IFTU Call on May Day 2010 PDF Print E-mail
Written by cpimlnd   
Sunday, 25 April 2010

FIGHT PRICE RISE!!!

RESIST STATE VIOLENCE!!!

The first and great necessity of the present to free labour of this country from capitalist slavery is the passing of a law by which 8 hours shall be the normal working day...”. This was the resolution in the Founding Convention of the National Labour Union in the U.S in 1866, and 20 years later, in the city of Chicago on 1st May, the great outpouring of the workers demonstrated the resolve to attain the demand. Chicago became the epicentre of the struggle and on 3rd May 1886, the capitalist gendarme attacked a meeting of the striking workers at the McCormick Reaper Factory in which 6 workers were killed. It is against this police brutality that workers held a meeting at the Hay Market which was peaceful and about to end when the police unleashed violence again, killing 4 workers. An incident of bomb throwing took place and the leaders of the workers’ movement were implicated and tried by the jury that sent Parson, Spies, Fischer and Engel to the gallows. Three years later in 1889, the First Congress of the Second International was held in Paris that set aside 1st May as a day upon which the workers of the world were to fight for an 8-hour working day. And this struggle is inexorably linked to the struggle to end the system of wage slavery. On the occasion of the 124th anniversary of May Day, IFTU salutes the Chicago martyrs and reiterates its pledge to continue the tradition of struggle against exploitation by capital.

 

In late 2008 when the U.S economy witnessed one of the worst crises since the Great Depression, resulting in massive unemployment, tremors of that shock were felt in India too, with many of the export-oriented units  dismissing thousands of workers from employment.
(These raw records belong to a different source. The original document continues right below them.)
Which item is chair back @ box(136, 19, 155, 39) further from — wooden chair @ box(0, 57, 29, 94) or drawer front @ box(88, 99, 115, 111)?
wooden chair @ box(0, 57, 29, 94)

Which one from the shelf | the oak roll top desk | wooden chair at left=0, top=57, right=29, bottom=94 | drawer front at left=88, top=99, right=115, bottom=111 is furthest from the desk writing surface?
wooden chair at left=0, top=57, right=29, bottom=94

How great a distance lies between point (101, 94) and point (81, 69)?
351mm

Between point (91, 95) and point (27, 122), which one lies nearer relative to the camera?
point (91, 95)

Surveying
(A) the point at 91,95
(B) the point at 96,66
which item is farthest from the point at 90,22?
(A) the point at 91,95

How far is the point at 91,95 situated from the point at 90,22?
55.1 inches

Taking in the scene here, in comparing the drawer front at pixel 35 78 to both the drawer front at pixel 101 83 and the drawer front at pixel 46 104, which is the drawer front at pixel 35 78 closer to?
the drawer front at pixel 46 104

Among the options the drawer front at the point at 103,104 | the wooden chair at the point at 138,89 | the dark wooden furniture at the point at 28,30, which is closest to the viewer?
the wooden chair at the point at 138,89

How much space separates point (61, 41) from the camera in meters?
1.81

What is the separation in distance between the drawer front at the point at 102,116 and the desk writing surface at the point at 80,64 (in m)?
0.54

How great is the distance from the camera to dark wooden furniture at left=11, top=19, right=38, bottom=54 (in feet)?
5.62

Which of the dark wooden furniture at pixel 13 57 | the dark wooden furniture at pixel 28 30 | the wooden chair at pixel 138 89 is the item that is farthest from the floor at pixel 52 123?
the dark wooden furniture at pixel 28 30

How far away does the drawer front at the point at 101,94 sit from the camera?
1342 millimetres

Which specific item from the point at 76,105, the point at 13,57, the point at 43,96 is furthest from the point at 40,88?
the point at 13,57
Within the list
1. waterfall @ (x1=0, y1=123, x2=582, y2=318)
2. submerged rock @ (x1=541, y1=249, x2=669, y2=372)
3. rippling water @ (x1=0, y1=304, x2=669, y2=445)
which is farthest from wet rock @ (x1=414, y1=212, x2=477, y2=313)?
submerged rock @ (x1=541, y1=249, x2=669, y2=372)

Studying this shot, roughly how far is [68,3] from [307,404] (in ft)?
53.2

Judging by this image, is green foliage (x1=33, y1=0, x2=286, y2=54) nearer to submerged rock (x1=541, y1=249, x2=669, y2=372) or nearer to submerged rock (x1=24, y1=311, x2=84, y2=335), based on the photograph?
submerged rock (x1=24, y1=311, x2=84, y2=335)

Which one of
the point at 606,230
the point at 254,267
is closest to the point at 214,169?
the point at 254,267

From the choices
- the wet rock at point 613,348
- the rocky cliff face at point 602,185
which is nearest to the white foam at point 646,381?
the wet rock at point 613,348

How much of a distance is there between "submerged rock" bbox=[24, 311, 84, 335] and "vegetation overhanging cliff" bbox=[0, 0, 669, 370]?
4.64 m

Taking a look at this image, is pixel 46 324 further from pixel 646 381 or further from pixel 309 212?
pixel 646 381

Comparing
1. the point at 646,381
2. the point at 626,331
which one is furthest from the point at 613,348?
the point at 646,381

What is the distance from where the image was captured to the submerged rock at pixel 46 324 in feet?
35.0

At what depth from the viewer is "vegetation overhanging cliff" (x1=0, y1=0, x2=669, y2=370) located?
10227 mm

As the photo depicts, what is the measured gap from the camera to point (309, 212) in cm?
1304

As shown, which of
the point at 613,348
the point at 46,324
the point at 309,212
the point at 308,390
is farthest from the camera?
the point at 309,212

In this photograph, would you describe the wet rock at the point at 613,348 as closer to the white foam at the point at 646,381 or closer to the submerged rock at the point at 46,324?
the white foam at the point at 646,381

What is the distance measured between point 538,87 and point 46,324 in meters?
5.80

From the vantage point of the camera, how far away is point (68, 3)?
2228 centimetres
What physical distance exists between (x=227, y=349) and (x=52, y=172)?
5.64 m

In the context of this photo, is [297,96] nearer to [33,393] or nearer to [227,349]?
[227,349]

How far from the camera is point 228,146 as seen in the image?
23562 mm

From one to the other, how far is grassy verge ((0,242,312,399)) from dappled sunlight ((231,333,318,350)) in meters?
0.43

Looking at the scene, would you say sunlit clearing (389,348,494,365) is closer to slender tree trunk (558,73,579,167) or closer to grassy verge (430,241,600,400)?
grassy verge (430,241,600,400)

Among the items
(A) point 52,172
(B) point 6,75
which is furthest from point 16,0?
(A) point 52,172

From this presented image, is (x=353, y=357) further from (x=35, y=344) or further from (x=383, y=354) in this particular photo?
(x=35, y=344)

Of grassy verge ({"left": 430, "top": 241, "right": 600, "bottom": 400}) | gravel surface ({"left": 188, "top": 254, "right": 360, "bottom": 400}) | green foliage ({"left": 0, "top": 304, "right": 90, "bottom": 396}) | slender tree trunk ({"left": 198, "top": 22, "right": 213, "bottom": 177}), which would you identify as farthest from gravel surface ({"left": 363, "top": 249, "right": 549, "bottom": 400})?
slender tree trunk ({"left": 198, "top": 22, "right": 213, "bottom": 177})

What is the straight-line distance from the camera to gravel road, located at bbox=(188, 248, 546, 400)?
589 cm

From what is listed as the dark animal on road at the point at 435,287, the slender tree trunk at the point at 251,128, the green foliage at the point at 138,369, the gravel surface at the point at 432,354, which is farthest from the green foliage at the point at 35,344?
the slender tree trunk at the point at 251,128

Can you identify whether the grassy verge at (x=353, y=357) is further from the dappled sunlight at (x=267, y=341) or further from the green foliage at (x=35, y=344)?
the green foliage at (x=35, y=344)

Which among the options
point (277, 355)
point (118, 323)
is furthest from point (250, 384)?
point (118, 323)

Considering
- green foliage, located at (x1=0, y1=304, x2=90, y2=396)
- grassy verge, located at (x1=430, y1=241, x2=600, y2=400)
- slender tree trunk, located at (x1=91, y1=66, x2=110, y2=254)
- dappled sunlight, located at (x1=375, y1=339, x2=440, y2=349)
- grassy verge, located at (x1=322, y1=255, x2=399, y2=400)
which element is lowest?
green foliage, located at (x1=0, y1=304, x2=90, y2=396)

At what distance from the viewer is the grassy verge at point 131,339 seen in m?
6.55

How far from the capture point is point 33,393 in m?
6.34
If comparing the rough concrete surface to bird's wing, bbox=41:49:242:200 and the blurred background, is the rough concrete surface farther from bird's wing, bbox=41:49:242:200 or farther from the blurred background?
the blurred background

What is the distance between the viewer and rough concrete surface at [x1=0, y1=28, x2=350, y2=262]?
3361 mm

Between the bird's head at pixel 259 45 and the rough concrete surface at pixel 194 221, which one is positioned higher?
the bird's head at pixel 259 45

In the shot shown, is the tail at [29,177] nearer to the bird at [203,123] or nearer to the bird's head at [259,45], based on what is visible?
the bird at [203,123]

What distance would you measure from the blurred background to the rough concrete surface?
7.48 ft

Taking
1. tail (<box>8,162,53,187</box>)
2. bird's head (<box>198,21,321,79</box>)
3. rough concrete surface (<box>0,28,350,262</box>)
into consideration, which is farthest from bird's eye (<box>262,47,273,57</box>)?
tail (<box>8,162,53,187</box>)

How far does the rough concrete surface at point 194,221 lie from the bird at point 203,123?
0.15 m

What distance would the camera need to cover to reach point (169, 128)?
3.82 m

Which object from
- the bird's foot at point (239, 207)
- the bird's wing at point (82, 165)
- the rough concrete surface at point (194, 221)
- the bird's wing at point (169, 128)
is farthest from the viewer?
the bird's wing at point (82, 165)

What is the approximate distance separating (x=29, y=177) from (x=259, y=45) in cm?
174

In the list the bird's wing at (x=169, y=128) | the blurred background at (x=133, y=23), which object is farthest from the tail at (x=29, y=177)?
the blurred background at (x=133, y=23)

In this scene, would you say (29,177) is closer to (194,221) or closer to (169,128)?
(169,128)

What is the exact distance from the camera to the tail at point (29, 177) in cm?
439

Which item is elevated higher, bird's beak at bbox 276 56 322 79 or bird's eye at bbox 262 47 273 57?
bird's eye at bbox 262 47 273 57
While one of the main concerns of the working masses continues to be unemployment, contractualisation and wage depression, the grave issue of price rise has become a major and serious concern in the last two years. Of particular adverse impact on the common and working people has been the stupendous increase of prices of essential commodities like rice, wheat, sugar and vegetables. Food prices have never been so worse than the 1970s. Food inflation stood at 16.35% in March, pulses became dearer by over 31% and milk by 18.74%. The Finance Minister Pranab Mukherjee while presenting the Union Budget that was marked by a slew of tax concessions to the corporate sector admitted that there could be marginal inflation as a result of his proposals. The hike in excise duties on petro-products further fuelled the price spiral of all essentials. While this phenomenal price rise cut into the meagre earnings of the working people, it is estimated that per capita calorie consumption declined. In fact, the number of hungry people during this period increased. The overall inflation rate hovering around 9.89% in March is expected to touch the double digit.

 

While the phenomenon of rising prices is systemic, the phenomenal hike in recent times is a consequence of “neo-liberal” policies of the UPA government. These policies that prised open the agriculture sector led to an adverse impact on food production. Allowing the corporate sector to enter the grain market, weakening the PDS, future trading in essentials etc, have all led to the present state of price rise, the agrarian crisis being at the root.

 

When the Finance Minister was giving the slew of concessions to the corporate sector amounting to Rs.80,000 crores in various forms, the Home Minister P. Chidambaram was trying to put into place an operation known as “Green Hunt”. Two years ago when the Prime Minister stated that “Left-wing extremism constituted the single largest internal security threat”, Chidambaram was the Finance Minister, in the service of the huge MNCs and native corporates. Stepping into the boots of the Home Ministry, he declared that this “internal threat” would be eliminated in three years through the “Green Hunt”, which again is in the service of the huge corporate businesses that are prising open the vast forests in the Central and Eastern parts of the country for minerals such as bauxite, iron, coal, etc. In order that the Tatas, Birlas, Poscos, Vedantas and their like corner these huge mineral-rich lands that are inhabited by tribals, the objective of this operation is to eliminate opposition and resistance to this corporate pillage and uproot the tribal population. It is estimated that nearly 3,00,000 tribals have been displaced from their lands in this state exercise.

 

In Chhattisgarh, a state-sponsored private armed force called the Salwa Judum is playing havoc with the lives of the tribals. It is reported that 30,000 tribals have been forced to leave their villages and live in “settlements” under the duress of the state. Like in the U.S, in the workers’ struggle for an 8-hour working day, the capitalists had private gangs called the Pinkertons to break workers’ struggles and indulge in physical assaults, corporate houses in the forest regions of Orissa, Jharkhand and Chhattisgarh have employed armed private security persons to force the tribals into submission. What is taking place in the tribal inhabited mineral rich forests of this country in the name of weeding out “left wing extremists” is in essence a war against the tribal populace to procure for the corporate bosses the mineral rich lands.In the process the violence perpetrated by the state snuffs out whatever little democratic spaces we have in this country and impinges upon the basic rights of the people.              

                           

On the occasion of May Day IFTU Calls upon the working class to fight price rise and resist the increasing assaults on the rights of the people by the state.